Household composition-AHE (S20) will follow the same household composition rules as S02:

  • Income: Countable Earned and Unearned income types are the same as S02/S07 medical.
  • SSI recipient spouse: If an AHE applicant is married and their spouse is an SSI recipient, they are not eligible for AHE.
  • When there are two applying spouses on the same AU and they're eligible for different programs, only one spouse will be approved for coverage on the AU.

Example

  • John and Beth apply for medical on 7/1/26.
  • John is a 70-year-old citizen and Beth is 65 and does not have legal status.
  • A worker screens in S02 for John and S20 for Beth, with both clients having financial responsibility Applicant (PN).
  • During Finalize the S02 is approved for John with certification 7/1/26 - 6/30/27.
  • Beth's financial responsibility is changed from Applicant (PN) to Ineligible Spouse (SP).
  • During the finalize for the S20 John would be ineligible spouse (SP) and Beth would be applicant (PN).
  • If there is a spot available and Beth is eligible, she would be approved S20 on AHE.

Enrollment CAP

  • The CSD specialized medical team has cap override access in ACES. This field is displayed on the AU details screen in ACES 3G
  • All S20 requests processed after the cap has been met shall be denied for Reason Code (171) Enrollment Cap regardless of the date of application or when it was received as long as the AEM indicator = N and they aren't eligible for a Classic Medical Program. (Trickle to pending AEM if AEM indicator = Y.)

Asset Verification System (AVS)

  • S20 is not subject to asset test and therefore is required for AVS. S20 clients and AUs will not be included in the AVS application file.
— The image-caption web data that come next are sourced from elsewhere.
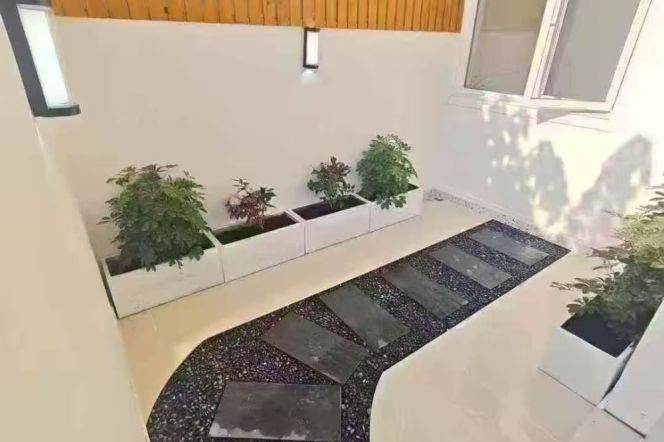 Sunny bright real 1br 1lr Nr L2/15 loushanguan rd sta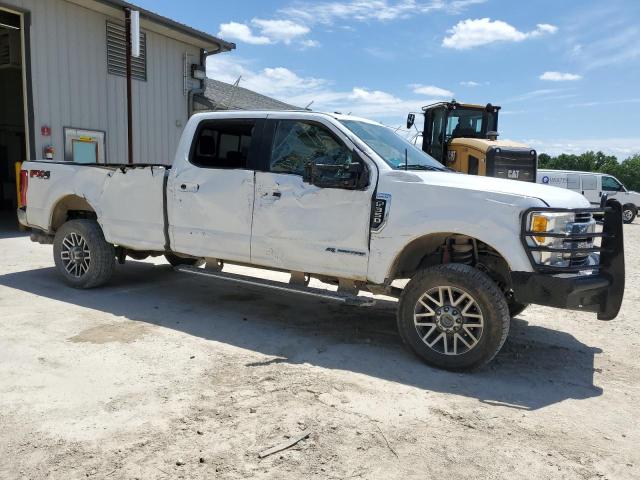 Vin: 1ft8w3bt7hed15922, lot: 57836685, ford f350 super duty 20174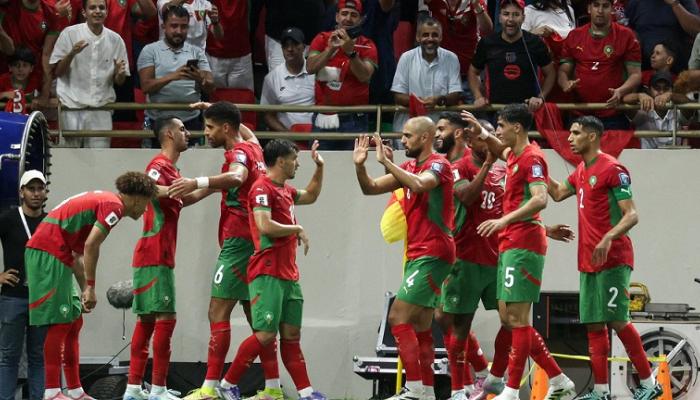 المغرب في الصدارة.. عوائد المنتخبات العربية من كأس العالم 2026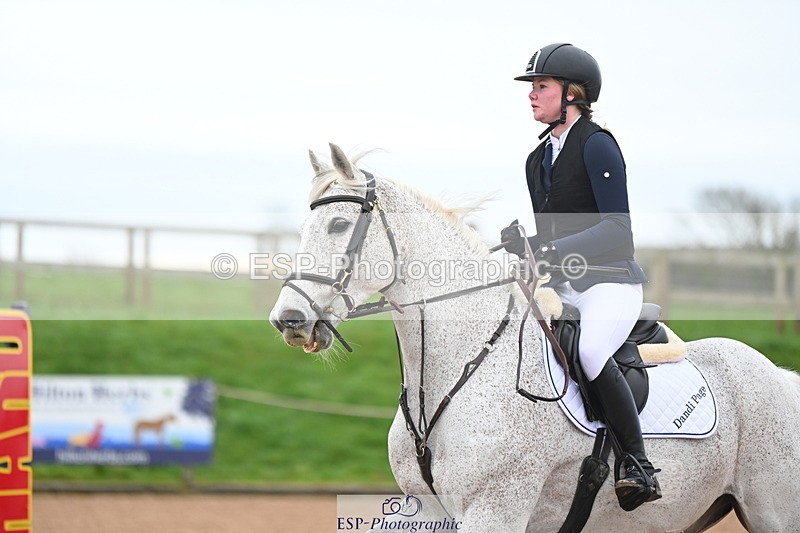 240316A-090402-02253 - Cls 13 Snr 1.05 and 1.10m Open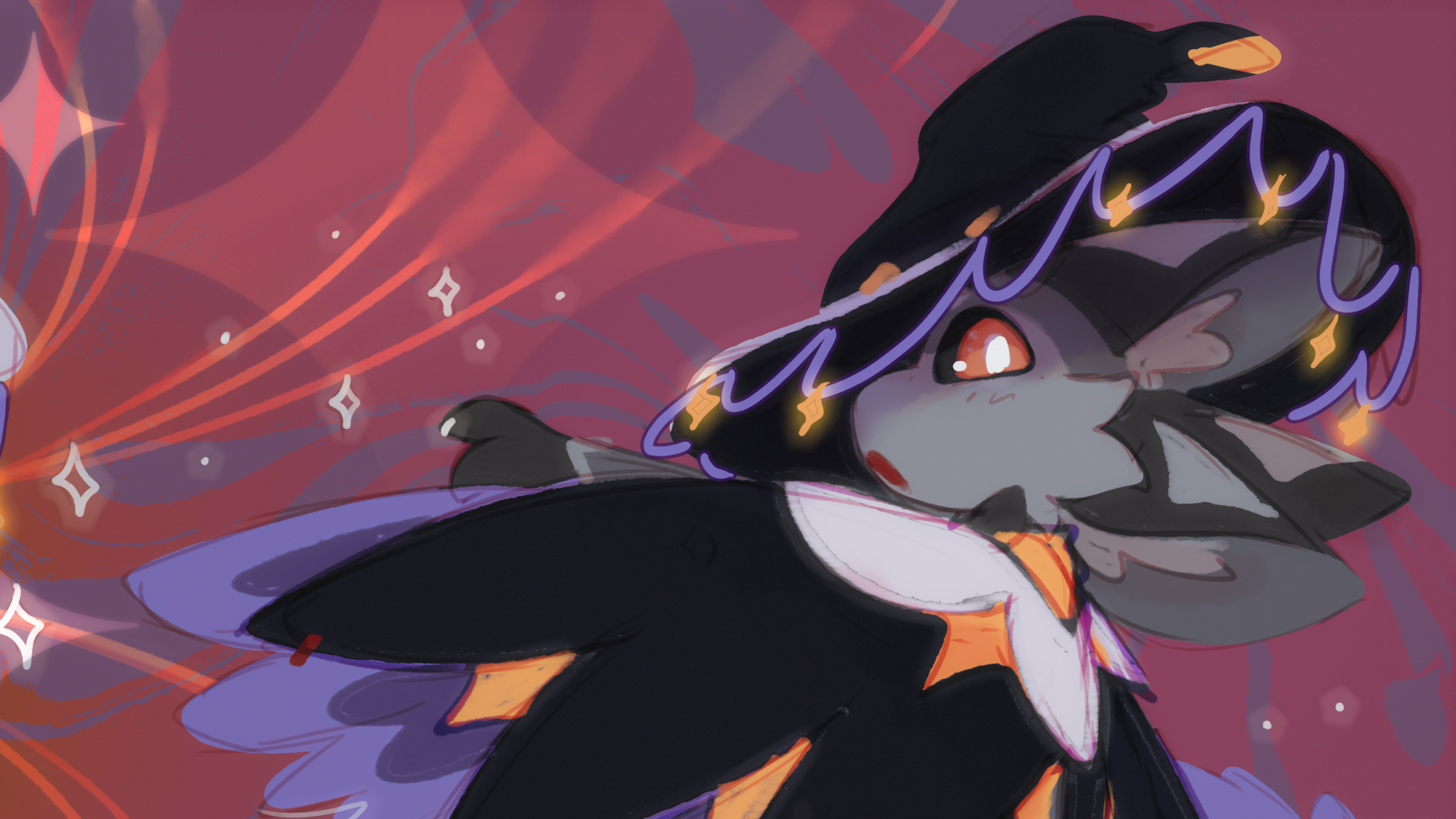 Leskya's Fluffyverseのバナー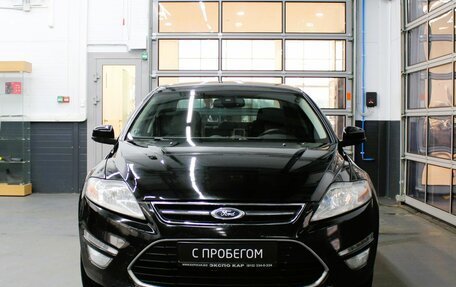 Ford Mondeo IV, 2011 год, 685 000 рублей, 2 фотография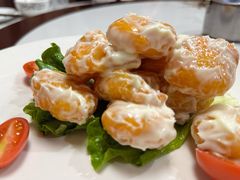 -京天红酒家(虎坊路店)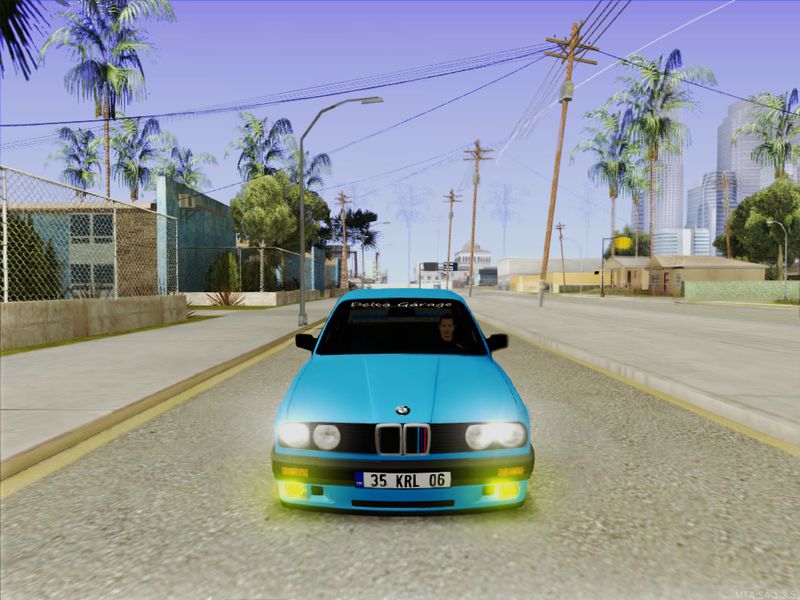 mod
However, the AVS authorization field will display in ACES 3G when S20 is screened. If you have AVS authorization, update this field, if you do not, you are able to bypass.
  • AVS authorization field displays because if S20 trickles to S07. AVS authorization is required for S07 approval.

Submitting an application

DSHS Classic Apple Health Expansion

  • Staff screen in the application and can select the program code (S02, S20). Based on information entered in ACES, the program will trickle to the appropriate program.
    • Example: S02 is screened, but client is eligible based on immigration status and income for S20- ACES will trickle to S20
    • Example: S20 is screened, but based on immigration status and income entered the client is eligible for Federal Medicaid. S20 trickles to S99.

Attestation acceptance

Client attestation of all eligibility factors will be accepted.